# TASK DIRECTIONS:
Copy these lines word for word, beginning at the line that contains "Δt(171Å) +0/+60/+96 min. Source: automated SDO event catalogue." and stopping after the line that contains "filament: (388, 398)".

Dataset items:

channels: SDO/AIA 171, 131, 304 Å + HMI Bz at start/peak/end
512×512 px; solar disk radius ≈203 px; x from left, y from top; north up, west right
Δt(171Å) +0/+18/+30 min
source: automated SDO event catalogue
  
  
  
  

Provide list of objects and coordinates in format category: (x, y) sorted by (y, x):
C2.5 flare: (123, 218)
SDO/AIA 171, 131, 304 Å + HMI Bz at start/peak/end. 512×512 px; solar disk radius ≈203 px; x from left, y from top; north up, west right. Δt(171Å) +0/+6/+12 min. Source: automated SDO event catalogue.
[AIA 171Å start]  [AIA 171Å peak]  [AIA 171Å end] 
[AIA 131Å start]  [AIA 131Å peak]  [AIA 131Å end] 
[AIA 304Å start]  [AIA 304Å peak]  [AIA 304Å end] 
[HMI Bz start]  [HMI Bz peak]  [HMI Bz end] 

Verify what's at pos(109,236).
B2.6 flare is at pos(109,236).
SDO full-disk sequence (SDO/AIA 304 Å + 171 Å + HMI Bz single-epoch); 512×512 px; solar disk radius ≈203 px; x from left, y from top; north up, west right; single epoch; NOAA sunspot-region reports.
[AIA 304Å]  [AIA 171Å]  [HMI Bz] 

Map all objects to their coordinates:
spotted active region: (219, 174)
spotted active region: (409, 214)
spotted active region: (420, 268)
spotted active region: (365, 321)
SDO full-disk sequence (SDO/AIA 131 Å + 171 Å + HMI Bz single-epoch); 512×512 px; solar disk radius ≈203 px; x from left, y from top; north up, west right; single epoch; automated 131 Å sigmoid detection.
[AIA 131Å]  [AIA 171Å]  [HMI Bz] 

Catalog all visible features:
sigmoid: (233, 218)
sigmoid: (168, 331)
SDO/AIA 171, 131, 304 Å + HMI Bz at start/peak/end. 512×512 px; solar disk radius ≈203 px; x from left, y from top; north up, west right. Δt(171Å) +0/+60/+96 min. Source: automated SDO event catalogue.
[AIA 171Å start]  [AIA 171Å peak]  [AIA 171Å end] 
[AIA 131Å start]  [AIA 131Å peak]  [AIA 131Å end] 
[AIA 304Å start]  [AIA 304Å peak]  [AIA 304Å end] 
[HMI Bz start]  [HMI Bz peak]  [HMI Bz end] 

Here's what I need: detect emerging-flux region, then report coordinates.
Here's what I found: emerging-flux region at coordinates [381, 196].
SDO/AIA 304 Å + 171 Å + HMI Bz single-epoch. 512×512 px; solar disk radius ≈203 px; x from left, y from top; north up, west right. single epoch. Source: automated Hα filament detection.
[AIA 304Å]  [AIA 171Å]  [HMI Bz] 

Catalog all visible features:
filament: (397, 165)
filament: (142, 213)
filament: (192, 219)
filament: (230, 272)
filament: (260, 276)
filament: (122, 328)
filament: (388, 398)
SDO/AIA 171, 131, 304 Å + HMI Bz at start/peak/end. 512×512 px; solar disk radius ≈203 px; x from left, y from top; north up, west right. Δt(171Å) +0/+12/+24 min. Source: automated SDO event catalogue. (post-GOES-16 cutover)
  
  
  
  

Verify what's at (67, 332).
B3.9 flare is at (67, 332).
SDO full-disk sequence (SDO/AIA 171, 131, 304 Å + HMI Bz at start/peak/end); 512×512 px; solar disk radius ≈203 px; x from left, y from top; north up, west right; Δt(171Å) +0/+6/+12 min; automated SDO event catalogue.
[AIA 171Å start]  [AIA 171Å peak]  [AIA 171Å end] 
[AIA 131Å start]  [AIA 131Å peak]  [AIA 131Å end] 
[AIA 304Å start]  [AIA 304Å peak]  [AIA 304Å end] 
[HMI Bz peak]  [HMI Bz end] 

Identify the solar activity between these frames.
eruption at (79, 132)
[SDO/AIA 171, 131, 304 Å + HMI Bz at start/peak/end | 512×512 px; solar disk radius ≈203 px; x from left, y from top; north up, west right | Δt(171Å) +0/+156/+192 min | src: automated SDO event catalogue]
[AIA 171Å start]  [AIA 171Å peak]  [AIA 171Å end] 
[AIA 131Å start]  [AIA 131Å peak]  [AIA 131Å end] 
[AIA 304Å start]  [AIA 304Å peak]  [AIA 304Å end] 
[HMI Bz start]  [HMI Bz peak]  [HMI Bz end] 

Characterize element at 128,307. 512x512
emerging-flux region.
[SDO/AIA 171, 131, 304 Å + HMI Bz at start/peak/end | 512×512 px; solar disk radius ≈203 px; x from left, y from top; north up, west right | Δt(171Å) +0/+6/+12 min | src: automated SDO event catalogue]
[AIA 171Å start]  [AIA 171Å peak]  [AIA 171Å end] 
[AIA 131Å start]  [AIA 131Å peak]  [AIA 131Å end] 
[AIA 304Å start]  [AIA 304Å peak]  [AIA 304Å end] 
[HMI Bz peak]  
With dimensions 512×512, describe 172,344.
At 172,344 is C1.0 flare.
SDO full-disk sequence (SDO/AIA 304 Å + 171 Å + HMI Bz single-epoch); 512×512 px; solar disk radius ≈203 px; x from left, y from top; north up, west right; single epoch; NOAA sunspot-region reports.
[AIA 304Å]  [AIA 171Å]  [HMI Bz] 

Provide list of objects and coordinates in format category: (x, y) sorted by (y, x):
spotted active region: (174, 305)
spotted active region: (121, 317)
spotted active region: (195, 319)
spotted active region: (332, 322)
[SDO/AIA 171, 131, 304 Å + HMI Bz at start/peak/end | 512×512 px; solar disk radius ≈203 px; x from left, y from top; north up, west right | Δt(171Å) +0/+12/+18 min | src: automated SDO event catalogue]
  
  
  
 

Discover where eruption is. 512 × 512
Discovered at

# TASK SOLUTION:
SDO/AIA 171, 131, 304 Å + HMI Bz at start/peak/end. 512×512 px; solar disk radius ≈203 px; x from left, y from top; north up, west right. Δt(171Å) +0/+60/+96 min. Source: automated SDO event catalogue.
[AIA 171Å start]  [AIA 171Å peak]  [AIA 171Å end] 
[AIA 131Å start]  [AIA 131Å peak]  [AIA 131Å end] 
[AIA 304Å start]  [AIA 304Å peak]  [AIA 304Å end] 
[HMI Bz start]  [HMI Bz peak]  [HMI Bz end] 

Here's what I need: detect emerging-flux region, then report coordinates.
Here's what I found: emerging-flux region at coordinates [381, 196].
SDO/AIA 304 Å + 171 Å + HMI Bz single-epoch. 512×512 px; solar disk radius ≈203 px; x from left, y from top; north up, west right. single epoch. Source: automated Hα filament detection.
[AIA 304Å]  [AIA 171Å]  [HMI Bz] 

Catalog all visible features:
filament: (397, 165)
filament: (142, 213)
filament: (192, 219)
filament: (230, 272)
filament: (260, 276)
filament: (122, 328)
filament: (388, 398)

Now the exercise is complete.